Zac Brown Band Stretches Country's Limits (And Its Legs) On Uncaged
Country music has never had a simple relationship with Mexico. While outlaws like Waylon Jennings once warned that there "ain't no God" on the other side of the border, Tim McGraw more recently took the opposing position, suggesting that God in fact created the country, but only as a place for trapped American adults to go when they needed a vacation.

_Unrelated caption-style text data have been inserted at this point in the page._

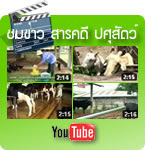 วีดีโอที่เกี่ยวกับปศุสัตว์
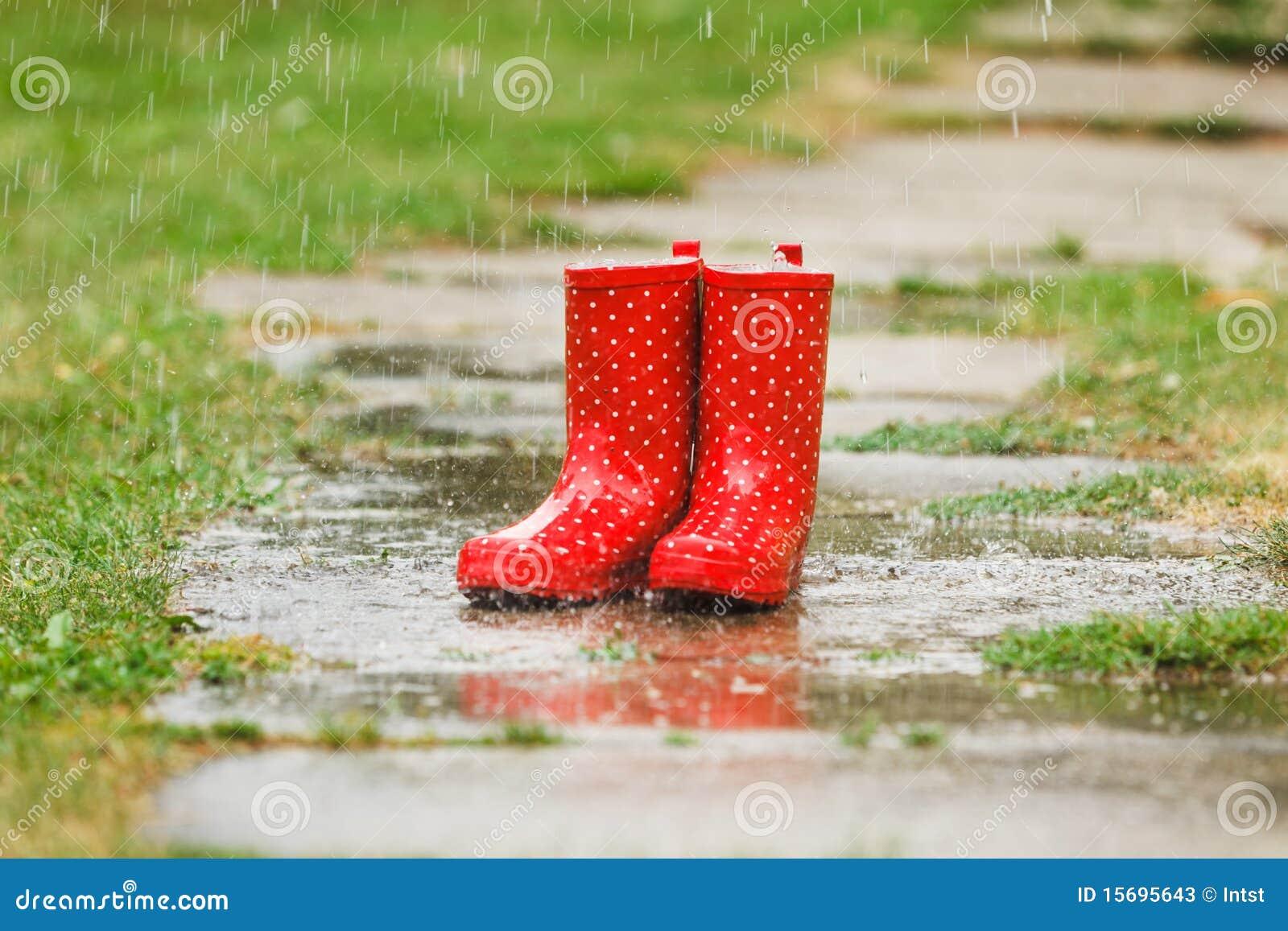 Skor För Regn För Höstpumpa Röd Och Trä Med Leavsbakgrund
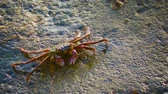 живая природа : Video 1080p  Grapsus tenuicrustatus. Crab feeds on the surface of the rock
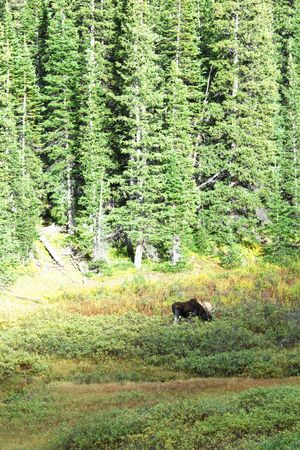 distance: Bull Moose in the Distance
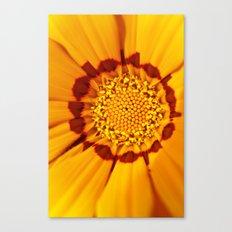 Orange Sun - gazania flower 3509 Canvas Print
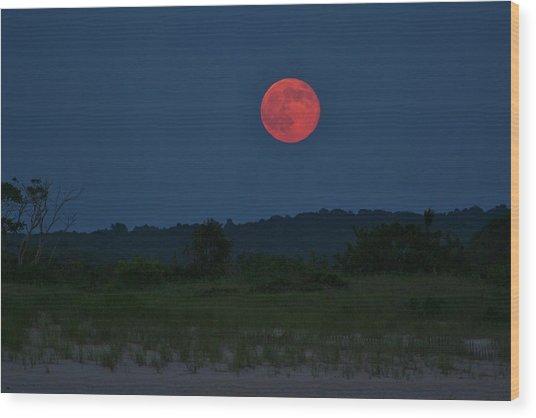 Super Moon July 2014 Wood Print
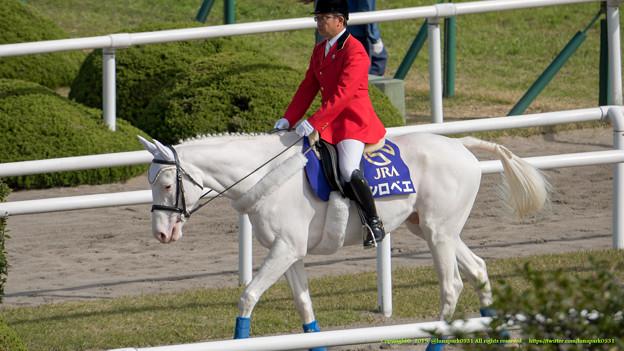 シロベエ「新馬戦で1.1倍ってすごい人気だね~」【141116京都6R新馬】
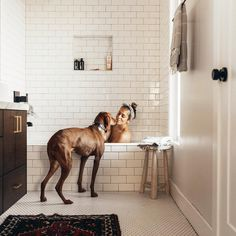 White subway tile bathroom, baths with dogs, Velcro dog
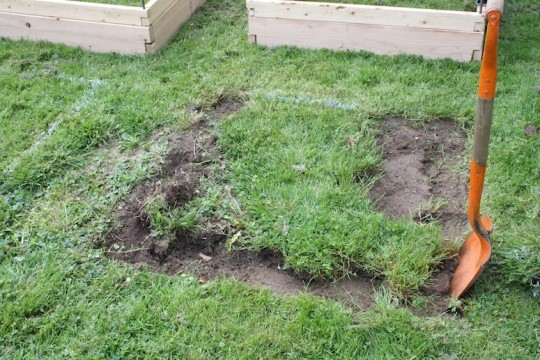 Removing grass for the planter boxes.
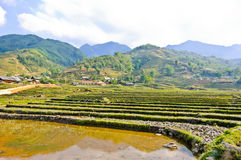 Sapa mountain view Royalty Free Stock Photo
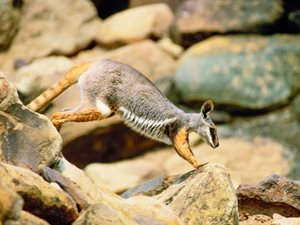 A Yellow-footer Rock-wallaby. Photo Wayne Lawler / EcoPix.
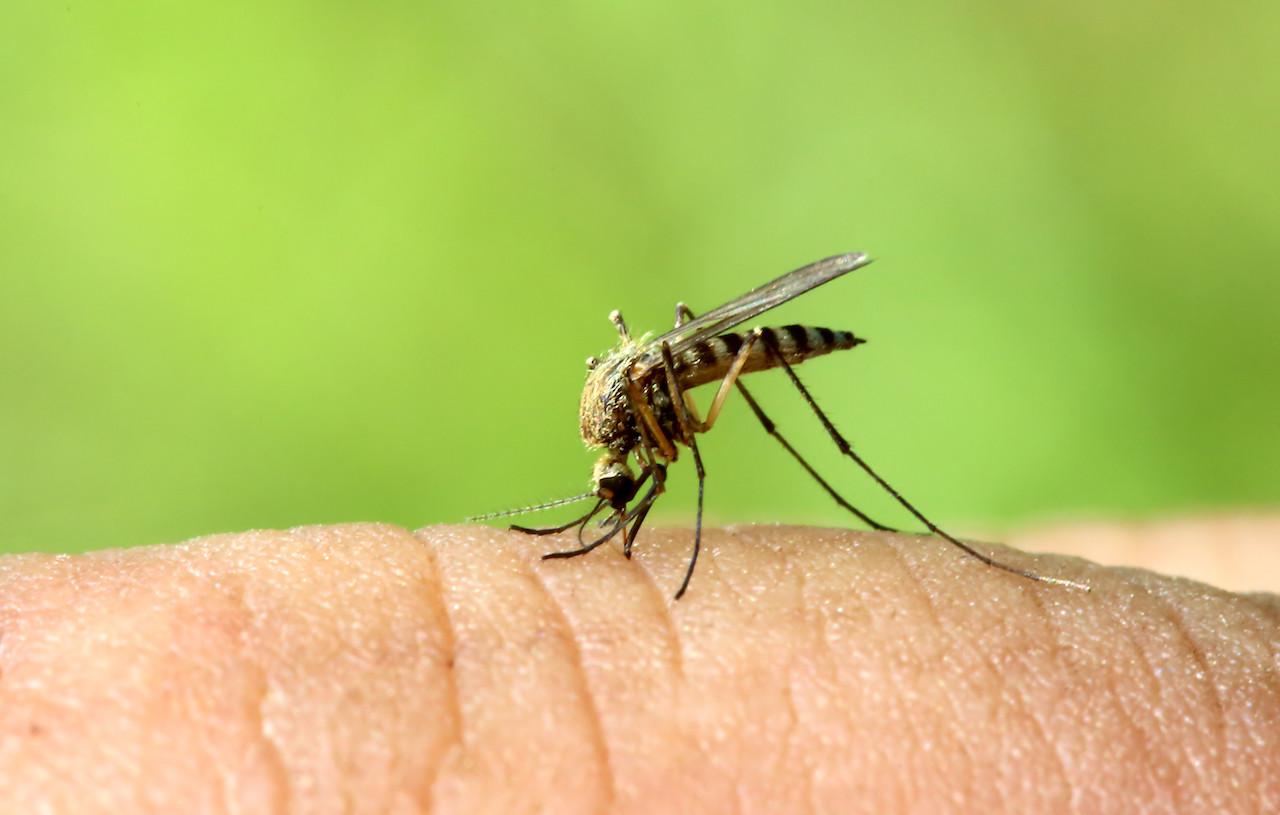 zanzare tropicali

No matter one's position in this rather limited point-counterpoint, the "Mexico song" has become a staple of nearly all mainstream country albums. Kip Moore, for instance, recently gave the genre a nostalgic turn on Up All Night's emotional center, "Everything but You"; Brad Paisley, never one to pass up a chuckle, rounded out last year's This Is Country Music with the Blake Shelton-featuring "Don't Drink the Water" ("No one I know / goes to Mexico / to drink the water anyways" rolls the punchline). Shelton, meanwhile, once pushed the senorita-chasing, Van Morrison-quoting "Playboys of the Southwestern" up into the country top 40, though the tune never caught on as successfully as Kenny Chesney's chart-topping "Beer and Mexico," Toby Keith's "Stays in Mexico," or Zac Brown's platinum-selling "Toes," the opener on the band's 2007 major-label debut, The Foundation.